--- START ---

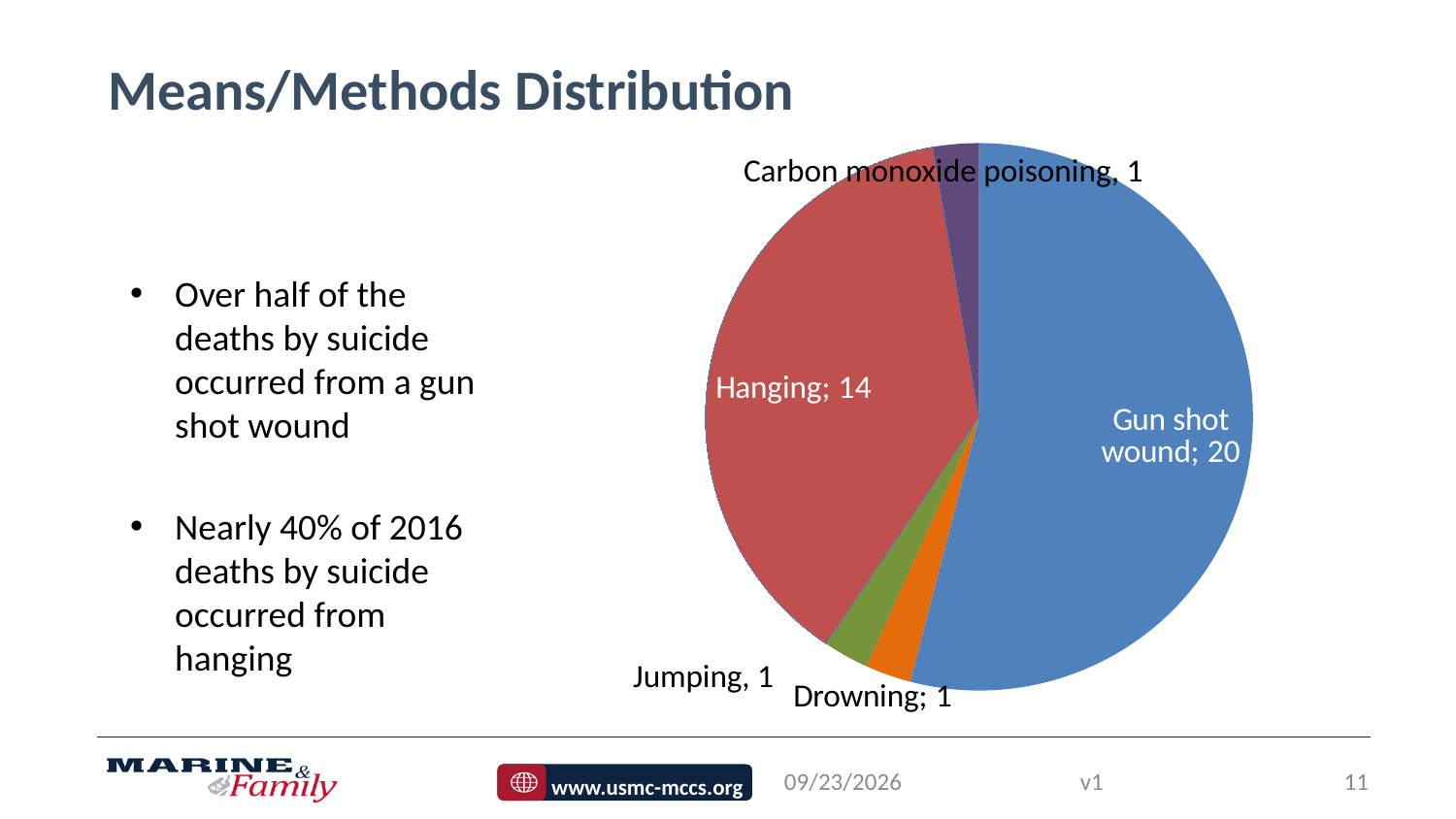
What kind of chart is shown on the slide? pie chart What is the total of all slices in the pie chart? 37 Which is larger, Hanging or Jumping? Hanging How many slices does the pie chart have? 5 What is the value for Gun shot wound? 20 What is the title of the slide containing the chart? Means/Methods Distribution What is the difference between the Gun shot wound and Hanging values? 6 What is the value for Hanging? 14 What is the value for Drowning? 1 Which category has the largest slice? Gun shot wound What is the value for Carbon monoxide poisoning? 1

--- END ---
--- START ---

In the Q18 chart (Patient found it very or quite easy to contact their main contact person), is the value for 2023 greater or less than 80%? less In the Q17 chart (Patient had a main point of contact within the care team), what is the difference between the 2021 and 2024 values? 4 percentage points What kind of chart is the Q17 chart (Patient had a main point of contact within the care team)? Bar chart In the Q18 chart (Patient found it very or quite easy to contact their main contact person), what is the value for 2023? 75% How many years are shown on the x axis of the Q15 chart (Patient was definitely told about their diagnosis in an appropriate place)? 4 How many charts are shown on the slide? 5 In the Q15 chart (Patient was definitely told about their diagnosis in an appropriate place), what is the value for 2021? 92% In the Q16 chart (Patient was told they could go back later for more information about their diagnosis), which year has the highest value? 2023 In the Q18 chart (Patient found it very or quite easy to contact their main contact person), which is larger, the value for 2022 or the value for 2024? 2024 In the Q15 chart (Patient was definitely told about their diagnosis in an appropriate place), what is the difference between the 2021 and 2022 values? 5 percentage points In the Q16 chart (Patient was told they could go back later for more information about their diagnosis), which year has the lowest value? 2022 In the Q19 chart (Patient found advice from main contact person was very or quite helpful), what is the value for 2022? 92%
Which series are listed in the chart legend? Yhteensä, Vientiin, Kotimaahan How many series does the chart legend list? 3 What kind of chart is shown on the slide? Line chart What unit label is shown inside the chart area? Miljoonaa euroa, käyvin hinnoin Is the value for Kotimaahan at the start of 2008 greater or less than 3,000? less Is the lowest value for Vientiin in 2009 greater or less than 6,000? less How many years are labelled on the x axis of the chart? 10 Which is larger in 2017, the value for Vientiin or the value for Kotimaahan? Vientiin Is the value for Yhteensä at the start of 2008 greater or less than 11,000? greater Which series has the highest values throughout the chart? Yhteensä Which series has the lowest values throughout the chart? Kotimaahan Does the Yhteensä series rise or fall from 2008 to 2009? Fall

--- END ---
--- START ---

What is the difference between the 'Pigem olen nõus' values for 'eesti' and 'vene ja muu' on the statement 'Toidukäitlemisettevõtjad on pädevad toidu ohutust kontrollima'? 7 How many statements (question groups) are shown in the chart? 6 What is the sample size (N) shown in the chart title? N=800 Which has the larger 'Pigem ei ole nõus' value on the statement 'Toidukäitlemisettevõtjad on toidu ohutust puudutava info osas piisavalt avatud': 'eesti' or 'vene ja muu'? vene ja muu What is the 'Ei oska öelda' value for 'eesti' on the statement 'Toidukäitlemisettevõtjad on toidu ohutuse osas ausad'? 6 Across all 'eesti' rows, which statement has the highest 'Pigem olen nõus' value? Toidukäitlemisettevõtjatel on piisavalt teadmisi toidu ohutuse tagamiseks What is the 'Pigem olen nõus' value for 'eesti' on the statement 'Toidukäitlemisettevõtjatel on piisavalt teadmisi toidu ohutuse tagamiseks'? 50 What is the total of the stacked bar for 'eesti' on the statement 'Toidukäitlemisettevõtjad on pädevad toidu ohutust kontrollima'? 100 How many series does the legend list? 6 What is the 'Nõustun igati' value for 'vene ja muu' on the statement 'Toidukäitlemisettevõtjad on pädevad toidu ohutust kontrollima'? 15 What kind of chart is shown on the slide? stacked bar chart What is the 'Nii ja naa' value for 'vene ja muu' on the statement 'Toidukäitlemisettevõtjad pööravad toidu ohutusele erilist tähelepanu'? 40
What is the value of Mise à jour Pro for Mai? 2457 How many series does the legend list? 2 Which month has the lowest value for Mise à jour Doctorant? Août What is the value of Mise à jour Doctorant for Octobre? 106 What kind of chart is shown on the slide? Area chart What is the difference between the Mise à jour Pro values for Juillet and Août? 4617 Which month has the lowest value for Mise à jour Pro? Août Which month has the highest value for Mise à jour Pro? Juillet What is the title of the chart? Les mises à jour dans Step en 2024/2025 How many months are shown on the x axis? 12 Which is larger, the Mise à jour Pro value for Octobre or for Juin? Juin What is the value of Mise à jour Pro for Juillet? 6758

--- END ---

__Task goal__
Pick out each line above that contains the word "statement", and copy those lines in full.

__Output of the task__
What is the difference between the 'Pigem olen nõus' values for 'eesti' and 'vene ja muu' on the statement 'Toidukäitlemisettevõtjad on pädevad toidu ohutust kontrollima'? 7 How many statements (question groups) are shown in the chart? 6 What is the sample size (N) shown in the chart title? N=800 Which has the larger 'Pigem ei ole nõus' value on the statement 'Toidukäitlemisettevõtjad on toidu ohutust puudutava info osas piisavalt avatud': 'eesti' or 'vene ja muu'? vene ja muu What is the 'Ei oska öelda' value for 'eesti' on the statement 'Toidukäitlemisettevõtjad on toidu ohutuse osas ausad'? 6 Across all 'eesti' rows, which statement has the highest 'Pigem olen nõus' value? Toidukäitlemisettevõtjatel on piisavalt teadmisi toidu ohutuse tagamiseks What is the 'Pigem olen nõus' value for 'eesti' on the statement 'Toidukäitlemisettevõtjatel on piisavalt teadmisi toidu ohutuse tagamiseks'? 50 What is the total of the stacked bar for 'eesti' on the statement 'Toidukäitlemisettevõtjad on pädevad toidu ohutust kontrollima'? 100 How many series does the legend list? 6 What is the 'Nõustun igati' value for 'vene ja muu' on the statement 'Toidukäitlemisettevõtjad on pädevad toidu ohutust kontrollima'? 15 What kind of chart is shown on the slide? stacked bar chart What is the 'Nii ja naa' value for 'vene ja muu' on the statement 'Toidukäitlemisettevõtjad pööravad toidu ohutusele erilist tähelepanu'? 40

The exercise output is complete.